Pumps – Three or more cylinders arranged in parallel – radial – or...
Reexamination Certificate
2000-04-06
2002-10-01
Freay, Charles G. (Department: 3746)
Pumps
Three or more cylinders arranged in parallel, radial, or...
C417S319000, C417SDIG001, C092S071000, C192S056500
Reexamination Certificate
active
06457947
ABSTRACT:
BACKGROUND OF THE INVENTION
The invention relates to a compressor, in particular for the air conditioning system of an automobile, with a housing and a compressor unit accommodated in the housing for taking in and compressing a refrigerant, the refrigerant flowing from an intake area preferably formed in a front-end housing cover through the compressor unit into a discharge area preferably likewise formed in the housing cover.

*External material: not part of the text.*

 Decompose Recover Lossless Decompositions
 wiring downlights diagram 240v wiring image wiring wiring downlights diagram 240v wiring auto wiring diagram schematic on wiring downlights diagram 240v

In most cases, compressors of the kind under discussion are named air-conditioning compressors, and are known from practice in a large variety of types of construction. Such compressors comprise a housing, which encloses an externally operated compressor or pump unit. The pump unit that is designed and constructed, for example, as an axial piston pump, comprises in turn at least one piston that is adapted for reciprocal movement in a cylinder block. Normally, such a compressor is equipped with a plurality of pistons and operates by the swash plate or pivot disk principle. When rotating a swash plate, the pistons will reciprocate in the direction of their longitudinal axis, with a receiving disk being nonrotatably supported in the housing.
Air-conditioning compressors of a large variety of types operate with a refrigerant. Besides conventional refrigerants, whose use appears to become more and more critical in the light of an increasing awareness of the environment, it is possible to use as a refrigerant an inert gas, such as, for example, CO
2
, which is noncritical under environmental aspects. However, the use of such a refrigerant leads to higher pressures within the compressor, thereby necessitating quite special constructional measures, for example, with respect to the selection of material and wall thickness of the housing.
The use of a high-strength material for the housing of the compressor makes it easy to absorb as early as in the intake state the high pressures necessary or occurring in the case of a refrigerant having a high density. For example, it is thus necessary to withstand bursting pressures of up to 30 MPa at discharge temperatures of up to about 160° C. to 170° C.
As aforesaid, compressors of the kind under discussion comprise an intake area and a discharge area. Whereas on the suction side, in the intake area, the refrigerant flows in at a temperature mostly ranging from 30° C. to 400, the temperatures on the pressure side, i.e., discharge area, are in a range from 80° C. to about 170° C.
Normally, compressor housings are made of metal, for example, aluminum, of high-quality steel, or of a high-tensile steel. Consequently, the high temperature in the discharge area is bound to become effective on the intake area to the extent that same is heated via the housing material coming into contact with the refrigerant, as well as the interiors of the compressor. As a result, the gaseous refrigerant is heated on the intake side, whereby its density decreases. This again leads to a loss in delivery or a reduction of the mass flow of the refrigerant and, thus, to a loss in output of the compressor. Because of the temperature influence by the discharge area on the intake area, the efficiency of a conventional compressor is considerably reduced.
A further concept of the invention relates to a compressor, in particular for the air conditioning system of an automobile, wherein a belt drives the compressor unit via a drive wheel coupled with the drive shaft, and wherein the drive wheel comprises a belt pulley body engaging the belt, the belt pulley body being coupled via a coupling device directly or indirectly with the drive shaft.
The compressors under discussion are driven via a belt, which is guided over a belt pulley hereafter drive wheel. The belt in turn is driven via the crank shaft of the internal combustion engine of an automobile.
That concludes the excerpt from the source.